** Start Text block **
Base Year Misstatements

✓ Mistake – Failing to restate base year emissions after methodological changes, acquisitions, or divestitures

✓ Solution – Establish base year restatement policies. Recalculate base year whenever significant structural changes or methodology improvements occur, maintaining comparability across time.

Scope 3 Omissions

✓ Mistake – Reporting only a few convenient Scope 3 categories while omitting material ones

✓ Solution – Conduct a Scope 3 screening to identify relevant categories. Report all categories deemed relevant, even if only as a disclosure of incomplete data with a clear improvement plan.

Emission Factor Misapplication

✓ Mistake – Using default emission factors without verifying appropriateness for specific technologies, geographies, or vintages

✓ Solution – Document factor selection rationales. Prioritize country-specific, technology-specific, and vintage-appropriate factors over generic defaults.

Unit Conversion Errors

✓ Mistake – Confusing metric tons with short tons, cubic meters with gallons, or joules with kilowatt-hours

✓ Solution – Implement automated unit conversion checks. Maintain a conversion factor library with all applied conversions documented and verified.
** End Text block **
## Exercise brief
Return the full text on emissions accounting mistakes word for word, with no changes. The data has nothing to do with the text on emissions accounting mistakes.
** Start Items **
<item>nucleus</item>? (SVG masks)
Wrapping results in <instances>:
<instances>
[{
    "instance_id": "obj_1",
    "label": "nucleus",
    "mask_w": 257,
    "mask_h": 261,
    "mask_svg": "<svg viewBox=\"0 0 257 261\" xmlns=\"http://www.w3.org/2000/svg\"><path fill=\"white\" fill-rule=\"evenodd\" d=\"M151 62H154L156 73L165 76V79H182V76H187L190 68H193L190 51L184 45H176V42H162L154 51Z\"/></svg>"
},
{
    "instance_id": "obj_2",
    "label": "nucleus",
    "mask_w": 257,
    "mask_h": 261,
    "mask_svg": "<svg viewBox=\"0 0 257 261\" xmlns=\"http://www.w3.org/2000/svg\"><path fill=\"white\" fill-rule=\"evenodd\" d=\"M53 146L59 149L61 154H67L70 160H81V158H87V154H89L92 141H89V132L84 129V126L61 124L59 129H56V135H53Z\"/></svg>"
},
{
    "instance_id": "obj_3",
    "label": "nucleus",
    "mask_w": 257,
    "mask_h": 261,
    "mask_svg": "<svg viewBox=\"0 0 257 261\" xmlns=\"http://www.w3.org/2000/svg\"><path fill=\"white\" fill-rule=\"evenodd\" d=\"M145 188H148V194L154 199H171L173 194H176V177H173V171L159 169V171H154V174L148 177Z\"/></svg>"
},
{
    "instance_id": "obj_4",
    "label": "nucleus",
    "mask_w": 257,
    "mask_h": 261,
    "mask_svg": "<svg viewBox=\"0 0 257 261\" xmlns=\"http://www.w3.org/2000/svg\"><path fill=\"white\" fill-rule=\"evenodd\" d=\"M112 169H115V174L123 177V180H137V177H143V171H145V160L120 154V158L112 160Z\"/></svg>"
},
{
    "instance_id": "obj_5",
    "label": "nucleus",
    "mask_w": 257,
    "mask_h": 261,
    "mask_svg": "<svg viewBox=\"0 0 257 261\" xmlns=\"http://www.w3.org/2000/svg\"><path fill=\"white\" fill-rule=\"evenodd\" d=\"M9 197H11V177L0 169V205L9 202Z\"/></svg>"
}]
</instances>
** End Items **
** Start Items **
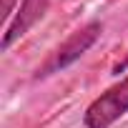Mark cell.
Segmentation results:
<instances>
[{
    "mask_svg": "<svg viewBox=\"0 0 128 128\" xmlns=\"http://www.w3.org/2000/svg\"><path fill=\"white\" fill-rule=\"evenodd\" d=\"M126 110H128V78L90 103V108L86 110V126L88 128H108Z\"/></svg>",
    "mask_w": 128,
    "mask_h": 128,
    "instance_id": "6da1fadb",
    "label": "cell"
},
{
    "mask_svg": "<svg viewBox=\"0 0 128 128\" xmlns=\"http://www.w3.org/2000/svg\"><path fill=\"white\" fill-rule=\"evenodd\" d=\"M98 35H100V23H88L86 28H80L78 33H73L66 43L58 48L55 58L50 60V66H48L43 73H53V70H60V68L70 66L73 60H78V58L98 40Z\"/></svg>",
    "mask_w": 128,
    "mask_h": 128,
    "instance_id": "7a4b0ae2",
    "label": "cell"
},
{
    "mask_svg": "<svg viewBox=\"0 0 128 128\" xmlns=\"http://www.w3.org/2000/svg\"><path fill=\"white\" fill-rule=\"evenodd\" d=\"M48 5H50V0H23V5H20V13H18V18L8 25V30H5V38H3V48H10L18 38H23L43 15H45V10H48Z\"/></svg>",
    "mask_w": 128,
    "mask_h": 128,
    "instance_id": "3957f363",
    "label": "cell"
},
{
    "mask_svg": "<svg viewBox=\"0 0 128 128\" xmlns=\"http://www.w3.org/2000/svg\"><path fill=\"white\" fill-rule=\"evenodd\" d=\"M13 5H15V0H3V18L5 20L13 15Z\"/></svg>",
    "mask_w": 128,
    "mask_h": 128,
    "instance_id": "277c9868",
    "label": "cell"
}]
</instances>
** End Items **
## Finished task
Base Year Misstatements

✓ Mistake – Failing to restate base year emissions after methodological changes, acquisitions, or divestitures

✓ Solution – Establish base year restatement policies. Recalculate base year whenever significant structural changes or methodology improvements occur, maintaining comparability across time.

Scope 3 Omissions

✓ Mistake – Reporting only a few convenient Scope 3 categories while omitting material ones

✓ Solution – Conduct a Scope 3 screening to identify relevant categories. Report all categories deemed relevant, even if only as a disclosure of incomplete data with a clear improvement plan.

Emission Factor Misapplication

✓ Mistake – Using default emission factors without verifying appropriateness for specific technologies, geographies, or vintages

✓ Solution – Document factor selection rationales. Prioritize country-specific, technology-specific, and vintage-appropriate factors over generic defaults.

Unit Conversion Errors

✓ Mistake – Confusing metric tons with short tons, cubic meters with gallons, or joules with kilowatt-hours

✓ Solution – Implement automated unit conversion checks. Maintain a conversion factor library with all applied conversions documented and verified.